IRC roles and responsibilities 

The project is committed to a rigorous monitoring and evaluation framework which will produce a baseline, as well as a number of reports, program description and documentations.

The IRC will provide the following support:

  • Clarify consultancy TORs and expectations,
  • Make available all appropriate documentation and resources for the evaluation ,
  • Be available for meetings with the consultant when needed,
  • Facilitate organization of meetings and interviews with targeted stakeholders,
  • Provide additional and immediate advise and information when needed,
  • Review draft reports (inception and final reports) and provide input,
  • Provide work station with access to internet and printing services,
  • Provide support in terms of setting up interviews, getting travel permission and informing relevant stakeholders of the evaluation.

Qualification and experience

The time period for the evaluation is limited therefore a consultant is requested to fulfill this task whereby evaluation activities need to be implemented simultaneously and be readily available, fully dedicated to this exercise and equipped to undertake requested multiple tasks. 

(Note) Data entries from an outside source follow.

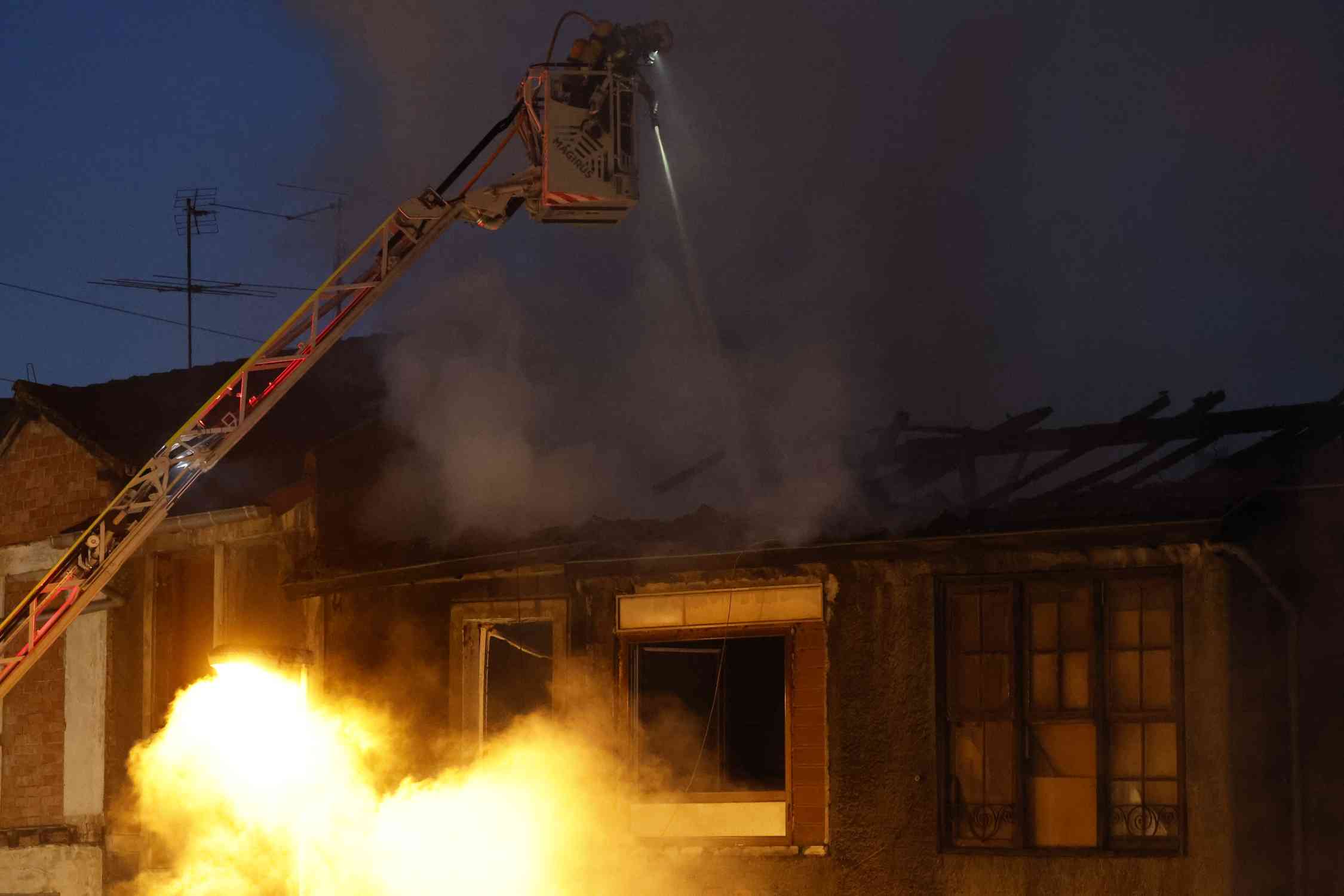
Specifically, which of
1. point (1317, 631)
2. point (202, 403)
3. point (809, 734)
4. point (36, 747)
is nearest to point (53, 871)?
point (36, 747)

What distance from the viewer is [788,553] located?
12.8 metres

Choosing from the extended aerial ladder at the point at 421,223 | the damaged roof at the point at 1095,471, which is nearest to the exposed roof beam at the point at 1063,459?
the damaged roof at the point at 1095,471

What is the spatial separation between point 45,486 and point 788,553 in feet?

The consultant must have relevant experience in evaluations, experience in development and/or humanitarian settings, knowledge of evaluation methodology, and experience and in-depth knowledge of the Lebanese context and Syria crisis.

The consultant must offer the following demonstrated expertize and qualifications: 

  • Solid diversity track record and extensive experiences in carrying out evaluations for similar projects,
  • At least 5 years of experience working with international organizations/ UN agencies/ donors,
  • Previous work in evaluation of interventions in humanitarian contexts including familiarity with humanitarian related resources and material,
  • Extensive experience, knowledge, and expertise in the field of emergency response, institutional development, child protection, and gender/GBV
  • Knowledge and understanding of the emergency response, culture and working modalities in Lebanon,
  • Full working knowledge of English and excellent report writing,
  • Knowledge of humanitarian evaluation methods and techniques, including a thorough understanding of data collection, evaluation methodologies and design, and strong qualitative and quantitative research skills, data base management and statistical data analysis,
  • Fully conversant with the principles and working methods of project cycle management,

The consultant demonstrate the following skills:

  • Technical competence
  • Strong project-management skills
  • Excellent critical thinking skills
  • Excellent ability to communicate with stakeholders
  • Flexibility
  • An orientation towards collaboration
  • Action-oriented and evidence based approach and strong drive for results

Guiding Principles, ethics and Values

  • Adherence to IRC Code of conduct, Child Safeguarding practices and confidentiality when interviewing or photographing children.
  • The consultant will also take into account principles of impartiality, independence, objectivity, participation, collaboration, transparency, reliability, privacy, and utility throughout the process.
  • Strong understanding of humanitarian and evaluation ethics and a commitment to ethical working practices.
  • Respect evaluation ethical principles and values such as doing no harm to stakeholders and interviewed persons, avoid distressing people.
  • The consultant should adhere to international best practice standards in evaluation and ethics principles for research and evaluation.

Submission of application

Application should include the following:

  • CV
  • Letter of interest
  • A technical proposal explaining, their comprehension of the, ToR, and how they would approach this assignment, summarizing, the methodologies, and approaches they plan to use including a timeline.
  • Their availability during the fixed dates.